[OBJETIVOS]
1. No texto sobre a extradição de Cesare Battisti, quem terá de desempatar o julgamento?
2. Copie do texto sobre a extradição de Cesare Battisti o trecho de "Votação de ministros" até "contrários (veja quadro).".

[TRECHO SELECIONADO]
Título: Battisti e o voto de Minerva
Autor: D'Elia, Mirella
Fonte: Correio Braziliense, 13/11/2009, Brasil, p. 9

Votação de ministros do STF fica empatada em quatro a quatro e presidente da Corte, Gilmar Mendes, decidirá sobre a extradição do ex-ativista italiano na próxima semana. Governo de país europeu acompanha o caso de perto

Está nas mãos do presidente do Supremo Tribunal Federal (STF), ministro Gilmar Mendes, decidir o futuro de Cesare Battisti. Caberá a ele a tarefa de desempatar o julgamento do pedido de extradição do ex-ativista italiano: há quatro votos a favor da volta de Battisti à Itália e quatro votos contrários (veja quadro).

[REGISTROS LISTADOS]
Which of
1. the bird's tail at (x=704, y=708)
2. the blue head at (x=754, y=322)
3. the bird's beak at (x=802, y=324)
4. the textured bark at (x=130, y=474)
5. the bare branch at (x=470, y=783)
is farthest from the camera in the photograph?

[RESPOSTAS DESENVOLVIDAS]
1. O presidente do STF, ministro Gilmar Mendes.

2.
Votação de ministros do STF fica empatada em quatro a quatro e presidente da Corte, Gilmar Mendes, decidirá sobre a extradição do ex-ativista italiano na próxima semana. Governo de país europeu acompanha o caso de perto

Está nas mãos do presidente do Supremo Tribunal Federal (STF), ministro Gilmar Mendes, decidir o futuro de Cesare Battisti. Caberá a ele a tarefa de desempatar o julgamento do pedido de extradição do ex-ativista italiano: há quatro votos a favor da volta de Battisti à Itália e quatro votos contrários (veja quadro).